Marine Microbial Natural Products


Abdulghani Ameri 1 , 2 , *

1 Department of Drug and Food Control, Faculty of Pharmacy, Ahvaz Jundishapur University of Medical Sciences, Ahvaz, IR Iran

2 Marine Pharmaceutical Research Center, Ahvaz Jundishapur University of Medical Sciences, Ahvaz, IR Iran

How to Cite: Ameri A. Marine Microbial Natural Products, Jundishapur J Nat Pharm Prod. 2014 ; 9(4):e24716. doi: 10.17795/jjnpp-24716.


Jundishapur Journal of Natural Pharmaceutical Products: 9 (4); e24716
Published Online: November 8, 2014
Article Type: Editorial
Received: October 20, 2014
Accepted: October 20, 2014

Isolation of diverse chemical compounds from marine organisms implies a promising source of natural products. Oceans cover nearly 70% of the earth’s surface and over 90% of the volume of its crust (1). Marine environment contains a variety of species, many of which have no terrestrial counterparts. Recently, trends in search of new drugs emphasize that marine microorganisms could be potential productive sources of novel secondary metabolites (2).

Marine microbial secondary metabolites with chemical diversity and varied bioactivities are gaining wide applications in pharmaceutical and agricultural research (3). Their survival in extreme habitats enables marine microorganisms to develop unique physiological as well as metabolic capabilities, which may not be produced by their terrestrial counterparts. It is reported that the number of bioactive metabolites from marine microorganisms has exponentially increased during the last three decades (4). This diversity has attracted scientists to screen these products to find new medications.

Bioactivity profiles of marine metabolites include neurotoxic, antiviral, antitumor, antimicrobial or cytotoxic properties and are of considerable biotechnological interest. So far, more than 30 compounds are in clinical or preclinical trials. Currently, 16 of 20 marine antitumor compounds under clinical trial are derived from microbial sources (5). A few examples are didemnin B (Aplidine™) and thiocoraline used for the treatment of different cancers (6).

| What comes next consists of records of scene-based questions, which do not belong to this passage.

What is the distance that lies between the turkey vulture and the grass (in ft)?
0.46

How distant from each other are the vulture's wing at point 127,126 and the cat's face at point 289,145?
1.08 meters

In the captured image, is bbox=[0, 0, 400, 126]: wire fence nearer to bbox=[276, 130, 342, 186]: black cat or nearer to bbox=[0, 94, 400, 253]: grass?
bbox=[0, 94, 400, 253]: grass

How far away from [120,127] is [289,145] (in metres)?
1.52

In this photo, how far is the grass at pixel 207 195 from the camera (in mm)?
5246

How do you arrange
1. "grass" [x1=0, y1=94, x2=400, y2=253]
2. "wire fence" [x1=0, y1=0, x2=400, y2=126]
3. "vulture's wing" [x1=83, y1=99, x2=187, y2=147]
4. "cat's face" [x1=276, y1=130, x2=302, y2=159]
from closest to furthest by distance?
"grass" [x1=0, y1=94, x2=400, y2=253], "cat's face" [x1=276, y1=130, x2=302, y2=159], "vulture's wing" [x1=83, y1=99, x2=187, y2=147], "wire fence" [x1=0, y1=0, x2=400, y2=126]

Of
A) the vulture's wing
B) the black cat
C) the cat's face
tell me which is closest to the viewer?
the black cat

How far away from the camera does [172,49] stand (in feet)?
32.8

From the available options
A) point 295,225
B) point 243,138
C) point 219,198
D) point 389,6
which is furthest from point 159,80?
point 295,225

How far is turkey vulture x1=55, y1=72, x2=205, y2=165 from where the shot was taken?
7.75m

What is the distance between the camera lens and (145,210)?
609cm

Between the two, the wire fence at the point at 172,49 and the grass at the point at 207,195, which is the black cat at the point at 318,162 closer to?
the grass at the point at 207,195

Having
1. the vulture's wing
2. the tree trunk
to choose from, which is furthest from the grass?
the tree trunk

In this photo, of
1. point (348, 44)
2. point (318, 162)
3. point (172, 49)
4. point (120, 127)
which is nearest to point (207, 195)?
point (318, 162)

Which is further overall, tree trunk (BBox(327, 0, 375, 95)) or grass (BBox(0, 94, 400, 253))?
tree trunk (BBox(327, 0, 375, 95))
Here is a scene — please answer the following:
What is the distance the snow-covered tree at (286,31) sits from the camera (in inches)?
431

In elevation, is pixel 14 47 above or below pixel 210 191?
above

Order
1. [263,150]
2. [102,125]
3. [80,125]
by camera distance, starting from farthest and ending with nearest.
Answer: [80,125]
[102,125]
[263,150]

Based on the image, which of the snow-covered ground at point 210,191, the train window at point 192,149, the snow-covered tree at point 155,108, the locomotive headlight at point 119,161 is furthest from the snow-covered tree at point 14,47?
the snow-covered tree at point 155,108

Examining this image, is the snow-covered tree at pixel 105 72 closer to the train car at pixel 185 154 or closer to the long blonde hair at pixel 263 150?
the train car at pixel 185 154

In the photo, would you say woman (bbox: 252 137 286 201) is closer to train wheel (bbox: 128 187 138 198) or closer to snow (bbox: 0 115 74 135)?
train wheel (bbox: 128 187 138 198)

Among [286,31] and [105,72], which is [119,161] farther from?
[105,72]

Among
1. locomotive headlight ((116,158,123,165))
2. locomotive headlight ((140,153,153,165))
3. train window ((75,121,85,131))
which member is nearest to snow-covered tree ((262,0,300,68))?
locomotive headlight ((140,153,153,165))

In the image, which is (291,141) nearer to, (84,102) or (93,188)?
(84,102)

However, despite interest on metabolites from marine derived microorganisms, researchers encounter some problems; for example, in the study of marine bacteria, only 5% of the marine bacteria observed in marine samples were amenable to be cultured with normal microbiological techniques (7). Moreover, taxonomy of marine bacteria is very poorly defined and fermentation yields are very low and may fall in the range of milligrams per liter in some cases. Nevertheless, criteria separating marine microorganisms from their terrestrial counterparts are not ambiguous; traits that help define some of the more distinct marine microorganisms are their ability to display barophily, halophily and autotrophic growth properties. Moreover, a way essential to distinguish marine and terrestrial microbes is using 16S ribosomal RNA analysis (16S rRNA).

Fortunately, microbiologists developed PCR-based screening assays that may increase the screening efficiency for bioactive compounds. In addition, advancement in the knowledge of genes involved in the biosynthesis of secondary metabolites and the knowledge with different biosynthetic systems, allow completely new approaches, such as combinatorial biosynthesis, to discover novel antibiotics and add another source of data for elucidation of metabolites structure (8). Some novel compounds from marine microorganisms are under investigation in preclinical/clinical trials. It appears that marine microbial natural products are going to be the most promising and endless source of drug development. In addition to the aforementioned methods, other innovative approaches such as ribosome engineering and the one strain and many compounds method (OSMAC), would also strongly support marine microbial natural products development. It is believed that marine microbial natural products can be better understood and discovered in the next decade by a combination of both conventional and innovative approaches (9).